The following morning, despite still feeling extremely low it is my last day here and time to visit the mountains. The weather has cleared as promised and I catch the little electric train which connects Poprad Tatry with the various villages and ski resorts higher up along the mountain side.

Enjoying lovely views of the luscious green valley below, beautiful mountain side pine forests and abundant groves of wild blue Lupins, it takes me an hour and half to get all the way to Strbske Pleso, a pretty little ski resort village at the end of the track which is beside an equally pretty lake with a walking path around it.

It is Sunday and families, friends and couples are out en masse enjoying the sunny weather after the rain. It is lovely to be back in nature, surrounded by forest covered mountains, embracing the smell of the pine trees and the sound of the chirping of birds as I stroll around the shimmering blue lake.

Strbske Pleso High Tetras

A Bitter Sweet Walk Around The Lake Strbske Pleso

But I also find it really hard to be walking in nature without my faithful dog Nelson and I imagine him at each shallow part of the lake paddling in and swimming out, dragging large sticks twice his size back to carry to the next bit where he finds an even bigger stick. Mum is also talking to me as I walk along, her voice speaking wise words in her mischievous Scottish lilt. I miss them both terribly and the Black Creature is in full swing now! So as I take the bitter sweet walk around the lake, embracing the beauty of the environment and enjoy the warmth of the sunshine, salty tears trickle quietly down my face as my heart aches. I am relieved I am wearing sunglasses and that no one notices my tears as we pass but in reality no one has noticed me anyway and I am for once grateful to be invisible.

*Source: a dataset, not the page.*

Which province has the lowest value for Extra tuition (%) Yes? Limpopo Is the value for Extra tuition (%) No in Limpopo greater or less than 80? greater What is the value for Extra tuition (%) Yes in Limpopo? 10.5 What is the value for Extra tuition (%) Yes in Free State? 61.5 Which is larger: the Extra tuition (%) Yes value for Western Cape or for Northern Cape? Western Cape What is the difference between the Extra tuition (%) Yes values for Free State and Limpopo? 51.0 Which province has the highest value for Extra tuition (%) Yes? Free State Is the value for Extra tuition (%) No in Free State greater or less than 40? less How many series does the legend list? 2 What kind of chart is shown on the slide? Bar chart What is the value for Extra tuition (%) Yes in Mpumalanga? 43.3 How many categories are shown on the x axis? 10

There is no doubt however, that mountain air and being by water and nature does help the soul and by the time I return to Poprad Tatry I am in much better spirits. However I am dreading another gloomy evening spent with unfriendly Mr Munich and after stopping at a restaurant to have something to eat I reluctantly return to my dormitory full of dread for another gloomy evening.

However when I arrive back I find I have additional room mates. There are a couple of girls in the bedroom and another girl is preparing herself something to eat in the kitchen. Mr Munich, much to my relief, is nowhere to be seen. Immediately the atmosphere is brighter and making myself a cup of tea I chat to the girl who is cooking and am delighted to find she is from Canberra in Australia.

She is open and friendly and is soon telling me about her incredible nine month trip. She isn’t quite twenty years old yet, but has already been away from home for nearly five months and has travelled far and wide including visiting South Africa, India and Jordan. I admire her maturity and confidence and we have a lot of travel stories to tell each other and before I realise it the Black Creature has finally receded into its festering pit, leaving me behind!

Mr Munich returns while we are discussing Berlin and decides to join in the conversation! Perhaps he has an older woman phobia, I don’t know, but he certainly comes alive and embraces talking to pretty young Teagan, cleverly muscling in on the conversation. I am feeling pleasantly sleepy after a day of fresh air and exercise, so I soon retreat to bed, happy to leave them chatting.

The High Tatras

Leaving the High Tatras

The easiest way for me to get to Budapest is to return to Bratislava and Teagan is going there too so the following day we travel together enjoying each others easy companionship on the four hour train journey. When we arrive in Bratislava we say our fairwells, wishing each other happy travels, as Teagan heads to her hostel and I return to Hostel Possonium where I am greeted with a warm hug by Marianne before she promptly pours me a welcoming drink!

My time in the High Tatras has been an emotional roller coaster and I am relieved to be back in a positive emotional place. On reflection I realise that with the exception of the few people who have shown me warmth and kindness during my stay in Slovakia, on the whole I have found people to be quite austere.

I wonder if it is for them a throwback from the distrustful days of the Iron Curtain or whether it is me in my own grieving state who is emanating a closed or unfriendly persona. Whatever the reason, I have felt quite isolated, which in turn has made me more susceptible to the Black Creature.

It occurs to me that while I am happy to travel alone and be in my own company, positive responsive interaction with others is vital to my emotional wellbeing. Whether it is simply a friendly smile in passing or a brief but kind exchange of words, I need interaction with others and to know that I am a part of something bigger than just myself.

I am leaving Bratislava tomorrow and much as I have enjoyed it, I have found travelling solo through Slovakia emotionally challenging.   Reflecting upon this I truly hope that it is not me that is the root cause of my own isolation and as I enthusiastically look forward to moving on to Budapest in Hungary,  I hope I will find a warmer reception there.